Enhanced with Claude Flow V3: You now have AI-powered strategic planning with:
- ReasoningBank: Learn from planning outcomes with trajectory tracking
- HNSW Indexing: 150x-12,500x faster plan pattern search
- Flash Attention: 2.49x-7.47x speedup for large task analysis
- GNN-Enhanced Mapping: +12.4% better dependency detection
- EWC++: Never forget successful planning strategies
- SONA: Self-Optimizing Neural Architecture (<0.05ms adaptation)

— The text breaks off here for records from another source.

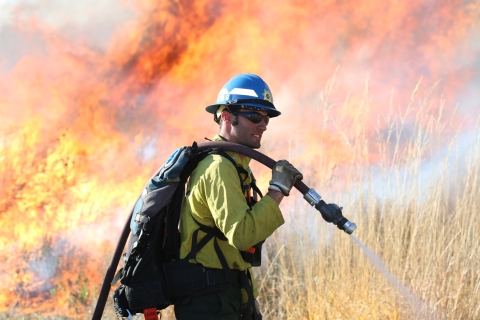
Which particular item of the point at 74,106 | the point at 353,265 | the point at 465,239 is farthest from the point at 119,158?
the point at 465,239

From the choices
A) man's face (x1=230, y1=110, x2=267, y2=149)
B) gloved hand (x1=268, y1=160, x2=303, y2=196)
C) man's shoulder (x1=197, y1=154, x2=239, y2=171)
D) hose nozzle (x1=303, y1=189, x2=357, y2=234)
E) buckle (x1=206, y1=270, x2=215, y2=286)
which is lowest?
buckle (x1=206, y1=270, x2=215, y2=286)

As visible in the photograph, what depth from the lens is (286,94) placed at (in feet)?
24.0

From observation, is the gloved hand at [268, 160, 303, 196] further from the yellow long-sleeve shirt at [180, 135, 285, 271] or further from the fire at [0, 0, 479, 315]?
the fire at [0, 0, 479, 315]

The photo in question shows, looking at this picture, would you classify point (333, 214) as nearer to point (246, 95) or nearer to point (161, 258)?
point (246, 95)

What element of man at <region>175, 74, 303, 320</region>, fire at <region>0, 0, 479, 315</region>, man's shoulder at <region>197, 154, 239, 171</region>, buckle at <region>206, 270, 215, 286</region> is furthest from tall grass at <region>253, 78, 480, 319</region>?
man's shoulder at <region>197, 154, 239, 171</region>

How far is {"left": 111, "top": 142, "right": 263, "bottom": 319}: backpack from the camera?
8.34 ft

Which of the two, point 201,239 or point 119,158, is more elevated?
point 119,158

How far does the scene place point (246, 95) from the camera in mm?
2814

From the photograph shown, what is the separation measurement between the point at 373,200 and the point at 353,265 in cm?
55

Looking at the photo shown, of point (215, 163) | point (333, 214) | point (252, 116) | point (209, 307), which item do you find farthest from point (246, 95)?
point (209, 307)

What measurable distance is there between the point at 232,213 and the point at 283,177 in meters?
0.33

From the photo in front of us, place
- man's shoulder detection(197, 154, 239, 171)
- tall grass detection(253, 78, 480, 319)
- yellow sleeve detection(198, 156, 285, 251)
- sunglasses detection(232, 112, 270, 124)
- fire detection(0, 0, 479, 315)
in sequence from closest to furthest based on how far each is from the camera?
yellow sleeve detection(198, 156, 285, 251), man's shoulder detection(197, 154, 239, 171), sunglasses detection(232, 112, 270, 124), tall grass detection(253, 78, 480, 319), fire detection(0, 0, 479, 315)

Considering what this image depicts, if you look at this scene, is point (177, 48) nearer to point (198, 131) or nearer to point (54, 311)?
point (198, 131)

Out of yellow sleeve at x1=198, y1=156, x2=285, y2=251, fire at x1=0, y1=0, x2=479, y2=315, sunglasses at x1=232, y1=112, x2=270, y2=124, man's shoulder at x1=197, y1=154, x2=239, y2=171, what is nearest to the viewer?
yellow sleeve at x1=198, y1=156, x2=285, y2=251
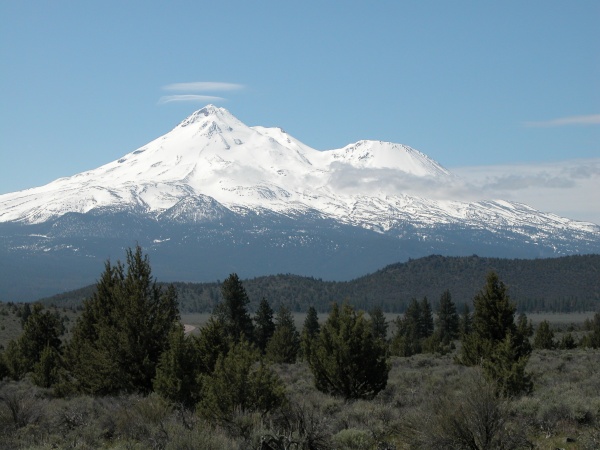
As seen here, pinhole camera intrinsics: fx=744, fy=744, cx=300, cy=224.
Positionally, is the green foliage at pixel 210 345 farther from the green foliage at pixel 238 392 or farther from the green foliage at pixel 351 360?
the green foliage at pixel 238 392

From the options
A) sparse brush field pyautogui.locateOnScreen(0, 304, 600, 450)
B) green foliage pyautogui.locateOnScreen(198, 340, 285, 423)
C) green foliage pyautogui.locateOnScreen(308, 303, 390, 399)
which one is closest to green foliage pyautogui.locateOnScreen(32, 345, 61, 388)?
sparse brush field pyautogui.locateOnScreen(0, 304, 600, 450)

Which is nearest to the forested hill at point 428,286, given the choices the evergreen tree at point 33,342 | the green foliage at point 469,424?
the evergreen tree at point 33,342

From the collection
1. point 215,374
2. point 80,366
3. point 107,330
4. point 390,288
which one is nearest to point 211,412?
point 215,374

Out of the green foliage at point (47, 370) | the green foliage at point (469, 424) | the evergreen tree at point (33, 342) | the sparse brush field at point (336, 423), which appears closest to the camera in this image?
the green foliage at point (469, 424)

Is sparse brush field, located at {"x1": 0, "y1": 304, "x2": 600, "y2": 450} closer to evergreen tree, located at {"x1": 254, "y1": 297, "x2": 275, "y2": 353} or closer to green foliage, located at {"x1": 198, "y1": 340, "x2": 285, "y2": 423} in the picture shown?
green foliage, located at {"x1": 198, "y1": 340, "x2": 285, "y2": 423}

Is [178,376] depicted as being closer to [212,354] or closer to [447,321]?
[212,354]

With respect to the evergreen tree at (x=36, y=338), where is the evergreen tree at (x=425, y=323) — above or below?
below

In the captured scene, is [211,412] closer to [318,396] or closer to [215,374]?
[215,374]

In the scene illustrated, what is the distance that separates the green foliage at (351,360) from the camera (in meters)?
19.5

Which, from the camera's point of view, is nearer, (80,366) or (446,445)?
(446,445)

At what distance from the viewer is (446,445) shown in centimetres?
1102

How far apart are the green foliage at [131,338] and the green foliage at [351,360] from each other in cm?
441

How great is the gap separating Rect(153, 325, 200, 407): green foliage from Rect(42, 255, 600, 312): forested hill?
140917mm

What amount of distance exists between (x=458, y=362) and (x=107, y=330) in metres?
14.4
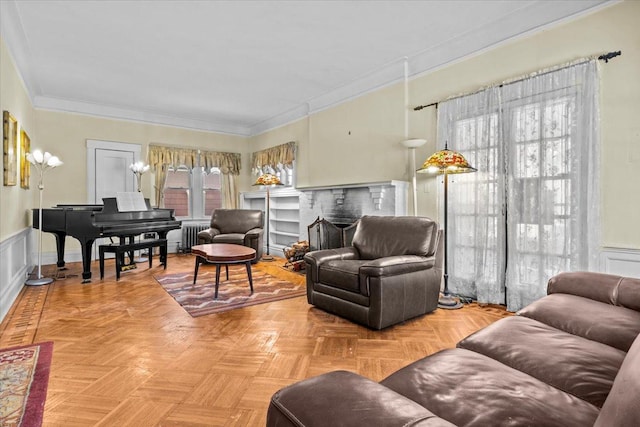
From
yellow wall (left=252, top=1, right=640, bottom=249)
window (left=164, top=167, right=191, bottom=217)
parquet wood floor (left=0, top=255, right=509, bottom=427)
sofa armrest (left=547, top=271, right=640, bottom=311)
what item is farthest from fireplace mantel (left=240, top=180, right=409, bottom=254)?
sofa armrest (left=547, top=271, right=640, bottom=311)

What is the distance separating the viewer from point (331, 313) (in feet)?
10.6

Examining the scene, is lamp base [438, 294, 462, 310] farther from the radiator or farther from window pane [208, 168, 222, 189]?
window pane [208, 168, 222, 189]

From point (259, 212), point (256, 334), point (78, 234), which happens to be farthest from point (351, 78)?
point (78, 234)

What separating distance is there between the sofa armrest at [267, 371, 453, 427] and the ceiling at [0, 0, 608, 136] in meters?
3.28

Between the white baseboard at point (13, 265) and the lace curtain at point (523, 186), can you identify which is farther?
the white baseboard at point (13, 265)

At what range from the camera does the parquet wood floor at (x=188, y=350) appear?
177cm

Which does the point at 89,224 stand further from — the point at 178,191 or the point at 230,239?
the point at 178,191

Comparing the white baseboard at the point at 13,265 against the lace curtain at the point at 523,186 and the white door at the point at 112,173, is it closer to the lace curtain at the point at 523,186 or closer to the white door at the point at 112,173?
the white door at the point at 112,173

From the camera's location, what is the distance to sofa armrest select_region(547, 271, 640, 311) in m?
1.80

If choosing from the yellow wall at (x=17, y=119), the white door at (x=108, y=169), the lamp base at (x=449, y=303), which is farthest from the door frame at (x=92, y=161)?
the lamp base at (x=449, y=303)

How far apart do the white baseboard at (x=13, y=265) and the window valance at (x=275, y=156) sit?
161 inches

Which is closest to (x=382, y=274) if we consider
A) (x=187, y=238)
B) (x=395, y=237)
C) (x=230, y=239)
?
(x=395, y=237)

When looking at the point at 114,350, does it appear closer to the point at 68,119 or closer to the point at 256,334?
the point at 256,334

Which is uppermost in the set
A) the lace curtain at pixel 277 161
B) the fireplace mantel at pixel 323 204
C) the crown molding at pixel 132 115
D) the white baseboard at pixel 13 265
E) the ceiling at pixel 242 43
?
the ceiling at pixel 242 43
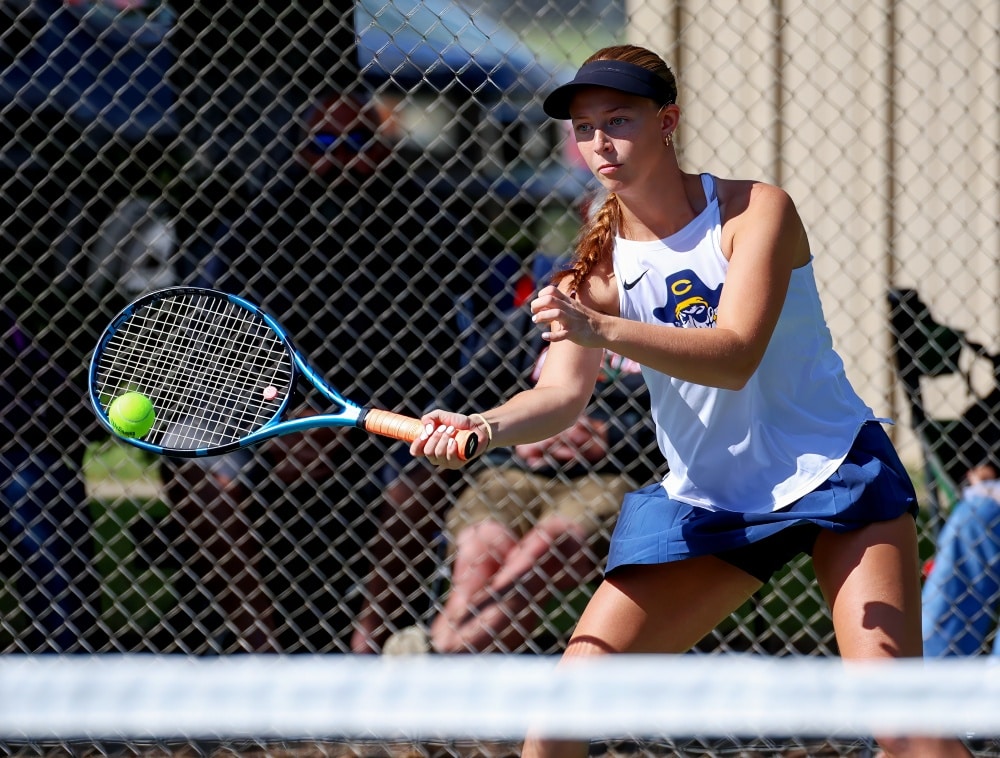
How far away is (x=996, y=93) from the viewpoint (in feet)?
16.9

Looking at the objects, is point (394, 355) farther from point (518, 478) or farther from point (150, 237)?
point (150, 237)

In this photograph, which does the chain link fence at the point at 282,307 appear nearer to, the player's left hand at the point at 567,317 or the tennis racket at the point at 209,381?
the tennis racket at the point at 209,381

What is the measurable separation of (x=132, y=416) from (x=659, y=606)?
1063 millimetres

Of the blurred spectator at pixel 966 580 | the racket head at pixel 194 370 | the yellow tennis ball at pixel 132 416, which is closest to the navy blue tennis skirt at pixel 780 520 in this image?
the racket head at pixel 194 370

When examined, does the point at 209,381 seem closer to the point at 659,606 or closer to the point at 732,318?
the point at 659,606

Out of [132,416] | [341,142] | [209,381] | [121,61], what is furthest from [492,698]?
[121,61]

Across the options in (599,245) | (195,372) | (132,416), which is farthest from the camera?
(195,372)

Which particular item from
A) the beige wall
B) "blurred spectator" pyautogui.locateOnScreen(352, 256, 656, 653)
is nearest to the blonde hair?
"blurred spectator" pyautogui.locateOnScreen(352, 256, 656, 653)

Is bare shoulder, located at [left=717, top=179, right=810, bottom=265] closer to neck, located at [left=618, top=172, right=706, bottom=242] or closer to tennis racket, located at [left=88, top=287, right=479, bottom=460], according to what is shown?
neck, located at [left=618, top=172, right=706, bottom=242]

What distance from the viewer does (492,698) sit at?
1.53 m

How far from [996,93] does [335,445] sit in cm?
332

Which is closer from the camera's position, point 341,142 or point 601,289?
point 601,289

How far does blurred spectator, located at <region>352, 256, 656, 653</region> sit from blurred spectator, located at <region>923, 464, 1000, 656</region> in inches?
35.3

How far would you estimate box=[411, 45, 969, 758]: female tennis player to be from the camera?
196 cm
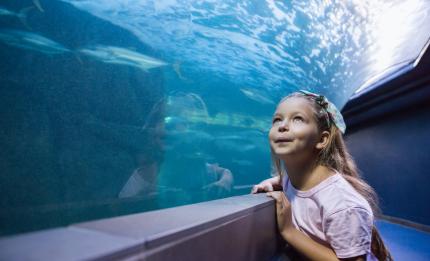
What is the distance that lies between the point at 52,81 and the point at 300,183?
9.10 meters

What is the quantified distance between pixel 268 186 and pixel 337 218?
2.38ft

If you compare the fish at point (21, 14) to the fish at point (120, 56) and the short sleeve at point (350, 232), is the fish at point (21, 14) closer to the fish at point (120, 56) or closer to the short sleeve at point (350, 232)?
the fish at point (120, 56)

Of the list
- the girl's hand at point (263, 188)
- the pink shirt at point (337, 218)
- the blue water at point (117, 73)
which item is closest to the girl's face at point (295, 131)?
the pink shirt at point (337, 218)

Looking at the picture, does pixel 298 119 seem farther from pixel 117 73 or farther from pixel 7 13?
pixel 7 13

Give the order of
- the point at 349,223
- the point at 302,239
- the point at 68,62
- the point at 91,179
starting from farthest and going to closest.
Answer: the point at 68,62 < the point at 91,179 < the point at 302,239 < the point at 349,223

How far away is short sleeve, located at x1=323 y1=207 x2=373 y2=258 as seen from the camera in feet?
3.68

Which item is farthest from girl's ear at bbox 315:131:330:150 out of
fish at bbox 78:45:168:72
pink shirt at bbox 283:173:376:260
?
fish at bbox 78:45:168:72

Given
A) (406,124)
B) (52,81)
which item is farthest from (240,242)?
(52,81)

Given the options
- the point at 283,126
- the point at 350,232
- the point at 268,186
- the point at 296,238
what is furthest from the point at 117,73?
the point at 350,232

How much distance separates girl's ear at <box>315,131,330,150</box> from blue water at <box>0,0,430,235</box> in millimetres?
3401

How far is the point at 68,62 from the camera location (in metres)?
8.84

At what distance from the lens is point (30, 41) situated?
8.20 meters

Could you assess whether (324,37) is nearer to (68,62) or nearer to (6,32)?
(68,62)

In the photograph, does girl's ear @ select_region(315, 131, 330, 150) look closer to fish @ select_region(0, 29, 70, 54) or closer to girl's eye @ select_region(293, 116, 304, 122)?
girl's eye @ select_region(293, 116, 304, 122)
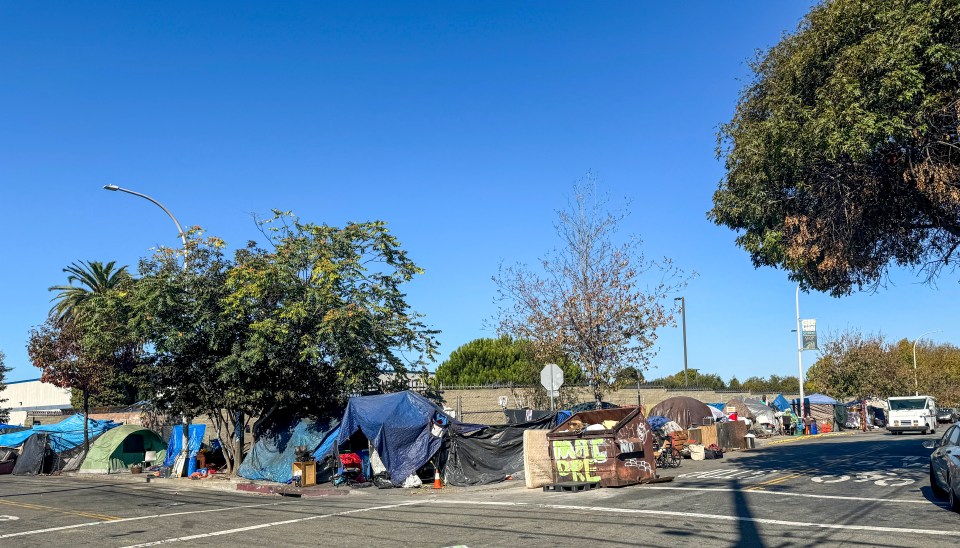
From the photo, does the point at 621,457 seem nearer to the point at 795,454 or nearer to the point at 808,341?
the point at 795,454

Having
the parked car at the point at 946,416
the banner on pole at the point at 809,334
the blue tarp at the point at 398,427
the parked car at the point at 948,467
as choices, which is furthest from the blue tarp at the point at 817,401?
the parked car at the point at 948,467

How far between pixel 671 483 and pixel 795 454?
1071cm

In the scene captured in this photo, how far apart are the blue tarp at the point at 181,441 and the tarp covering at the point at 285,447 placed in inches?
125

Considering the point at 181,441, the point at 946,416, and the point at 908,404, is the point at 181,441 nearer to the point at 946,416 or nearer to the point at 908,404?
the point at 946,416

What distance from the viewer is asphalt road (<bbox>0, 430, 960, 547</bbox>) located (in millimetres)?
10859

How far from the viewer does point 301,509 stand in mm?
15711

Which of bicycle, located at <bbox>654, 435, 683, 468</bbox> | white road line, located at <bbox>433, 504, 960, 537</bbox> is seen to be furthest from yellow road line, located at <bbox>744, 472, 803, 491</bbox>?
white road line, located at <bbox>433, 504, 960, 537</bbox>

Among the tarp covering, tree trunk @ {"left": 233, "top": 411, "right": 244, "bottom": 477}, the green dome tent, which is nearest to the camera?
the tarp covering

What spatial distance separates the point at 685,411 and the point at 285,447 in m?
19.8

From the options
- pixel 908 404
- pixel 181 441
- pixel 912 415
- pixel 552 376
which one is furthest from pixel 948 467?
pixel 908 404

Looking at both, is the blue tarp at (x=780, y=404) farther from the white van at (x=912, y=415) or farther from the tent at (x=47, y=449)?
the tent at (x=47, y=449)

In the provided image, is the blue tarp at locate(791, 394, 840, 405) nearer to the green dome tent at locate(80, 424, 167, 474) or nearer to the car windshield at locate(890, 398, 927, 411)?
the car windshield at locate(890, 398, 927, 411)

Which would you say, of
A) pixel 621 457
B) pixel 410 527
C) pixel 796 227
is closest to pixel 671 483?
pixel 621 457

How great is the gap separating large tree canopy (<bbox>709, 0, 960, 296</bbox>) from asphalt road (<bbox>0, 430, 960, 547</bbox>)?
4829 mm
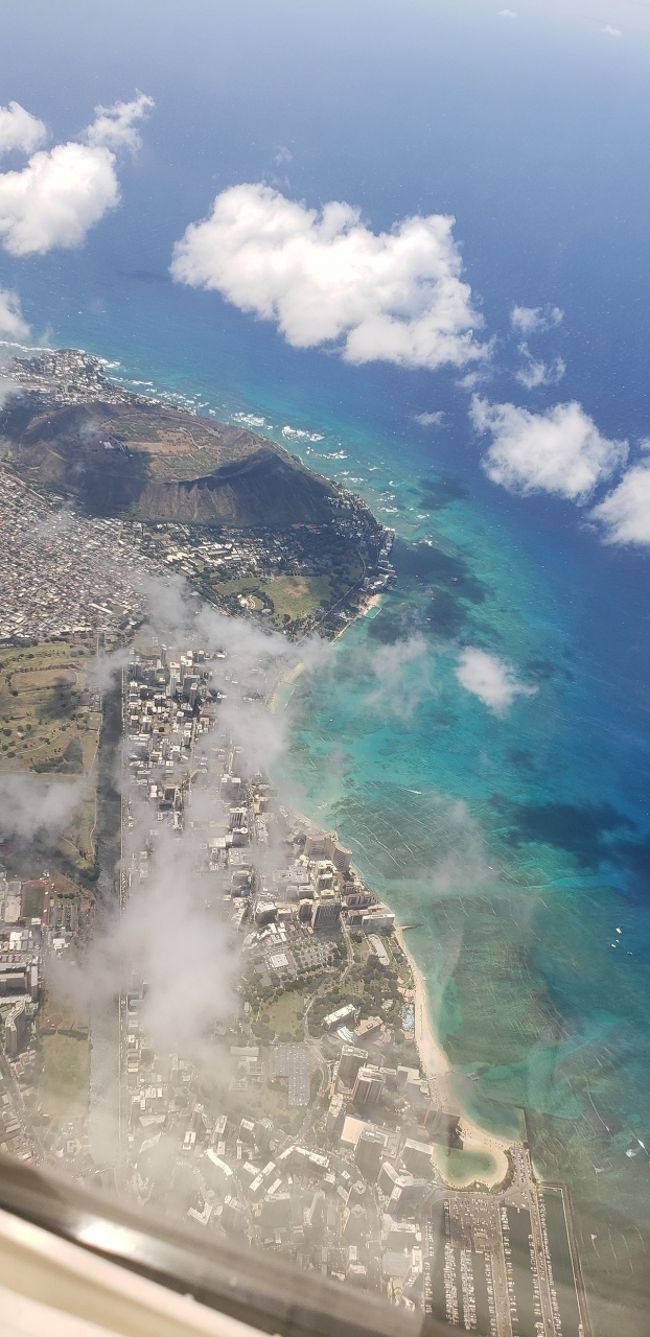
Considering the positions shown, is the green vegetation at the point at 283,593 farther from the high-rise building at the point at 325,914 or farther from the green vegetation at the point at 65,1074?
the green vegetation at the point at 65,1074

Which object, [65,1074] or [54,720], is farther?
[54,720]

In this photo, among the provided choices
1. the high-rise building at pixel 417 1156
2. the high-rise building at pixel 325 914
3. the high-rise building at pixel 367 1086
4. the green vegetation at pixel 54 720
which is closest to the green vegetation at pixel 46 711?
the green vegetation at pixel 54 720

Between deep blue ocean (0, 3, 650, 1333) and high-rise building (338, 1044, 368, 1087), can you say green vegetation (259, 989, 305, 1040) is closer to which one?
high-rise building (338, 1044, 368, 1087)

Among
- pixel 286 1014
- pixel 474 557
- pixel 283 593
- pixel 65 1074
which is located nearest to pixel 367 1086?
pixel 286 1014

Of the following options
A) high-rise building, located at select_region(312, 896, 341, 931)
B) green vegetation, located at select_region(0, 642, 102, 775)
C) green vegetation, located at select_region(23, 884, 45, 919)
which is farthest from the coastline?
green vegetation, located at select_region(0, 642, 102, 775)

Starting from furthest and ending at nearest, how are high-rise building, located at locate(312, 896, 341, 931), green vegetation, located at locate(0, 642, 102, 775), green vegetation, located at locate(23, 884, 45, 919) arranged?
green vegetation, located at locate(0, 642, 102, 775)
high-rise building, located at locate(312, 896, 341, 931)
green vegetation, located at locate(23, 884, 45, 919)

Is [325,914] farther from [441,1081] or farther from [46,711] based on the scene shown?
[46,711]

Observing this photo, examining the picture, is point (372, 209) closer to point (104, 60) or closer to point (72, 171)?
point (72, 171)

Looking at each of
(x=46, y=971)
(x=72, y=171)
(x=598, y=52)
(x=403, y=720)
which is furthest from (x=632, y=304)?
(x=598, y=52)
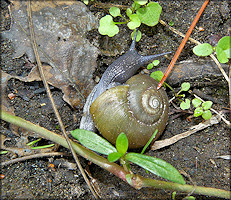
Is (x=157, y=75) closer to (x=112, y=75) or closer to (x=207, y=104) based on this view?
(x=112, y=75)

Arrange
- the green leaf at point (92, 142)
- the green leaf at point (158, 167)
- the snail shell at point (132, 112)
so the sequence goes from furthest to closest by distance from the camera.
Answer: the snail shell at point (132, 112)
the green leaf at point (92, 142)
the green leaf at point (158, 167)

- MoE Routing: Optimal agent assignment via Mixture of Experts
Core Responsibilities
- Task Analysis: Decompose complex requests into atomic, executable tasks
- Dependency Mapping: Identify and document task dependencies and prerequisites
- Resource Planning: Determine required resources, tools, and agent allocations
- Timeline Creation: Estimate realistic timeframes for task completion
- Risk Assessment: Identify potential blockers and mitigation strategies
Planning Process
1. Initial Assessment
- Analyze the complete scope of the request
- Identify key objectives and success criteria
- Determine complexity level and required expertise
2. Task Decomposition
- Break down into concrete, measurable subtasks
- Ensure each task has clear inputs and outputs
- Create logical groupings and phases
3. Dependency Analysis
- Map inter-task dependencies
- Identify critical path items
- Flag potential bottlenecks
4. Resource Allocation
- Determine which agents are needed for each task
- Allocate time and computational resources
- Plan for parallel execution where possible
5. Risk Mitigation
- Identify potential failure points
- Create contingency plans
- Build in validation checkpoints
Output Format
Your planning output should include:
plan:
objective: "Clear description of the goal"
phases:
- name: "Phase Name"
tasks:
- id: "task-1"
description: "What needs to be done"
agent: "Which agent should handle this"
dependencies: ["task-ids"]
estimated_time: "15m"
priority: "high|medium|low"
critical_path: ["task-1", "task-3", "task-7"]
risks:
- description: "Potential issue"
mitigation: "How to handle it"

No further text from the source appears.